Who folds a leafe downe
ye divel toaste browne
who makes marke or blotte
ye divel roaste hotte
who stealeth thisse booke
ye divel shall cooke.
For him that stealeth a book from this library, let it change into a
serpent in his hand & rend him. Let him be struck with palsy, & all
his members blasted. Let him languish in pain crying aloud for
mercy, & let there be no surcease to his agony till he sink to
dissolution. Let bookworms gnaw his entrails in token of the Worm that
dieth not, & when at last he goeth to his final punishment, let the flames of
hell consume him forever & aye.
Here's a more modern (and rather gentler) one:
By him who bought me for his own,
I'm lent for reading leaf by leaf;
If honest, you'll return the loan,
If you retain me, you're a thief.
Neither blemish this book, nor the leaves double down,
Nor lend it to each idle friend in town;
Return it when read, or, if lost, please supply
Another as good to the mind and the eye.
The post links to a nice collection at the Virginia Commonwealth University Library site (where all the above examples came from), which in turn links to an e-mail to the Exlibris list containing even more.

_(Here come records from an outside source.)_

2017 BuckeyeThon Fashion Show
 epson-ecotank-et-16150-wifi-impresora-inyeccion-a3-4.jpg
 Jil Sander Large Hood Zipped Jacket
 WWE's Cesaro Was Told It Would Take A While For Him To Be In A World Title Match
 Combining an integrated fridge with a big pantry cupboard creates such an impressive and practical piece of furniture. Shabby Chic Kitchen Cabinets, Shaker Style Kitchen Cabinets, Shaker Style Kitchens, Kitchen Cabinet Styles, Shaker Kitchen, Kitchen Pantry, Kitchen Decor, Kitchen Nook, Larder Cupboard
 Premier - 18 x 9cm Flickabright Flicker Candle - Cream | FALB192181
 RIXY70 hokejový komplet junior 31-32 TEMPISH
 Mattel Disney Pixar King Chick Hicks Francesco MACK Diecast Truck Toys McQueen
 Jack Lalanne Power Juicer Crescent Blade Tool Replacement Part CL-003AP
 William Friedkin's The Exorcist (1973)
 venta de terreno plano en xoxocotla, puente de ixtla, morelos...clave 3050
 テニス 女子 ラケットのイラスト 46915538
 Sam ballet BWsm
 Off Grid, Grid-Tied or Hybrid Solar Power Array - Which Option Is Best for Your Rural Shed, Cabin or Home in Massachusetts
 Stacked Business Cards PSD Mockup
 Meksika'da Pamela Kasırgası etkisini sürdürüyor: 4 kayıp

I'm very wary of lending books to even my most trusted bibliophile friends (how are those Paris guidebooks doing, Ladysusan?), but perhaps if I copy down a few of these poems in them first, I'll feel much better about the whole thing.
UPDATE: Ladysusan just shared this gem, a sign posted in the Salamanca library. Rough translation: His Holiness reserves the right to excommunicate any persons who steal, take, or in any other way remove any book, parchment, or paper from this library, without the possibility of absolution until the above should be completely reinstated. Nice.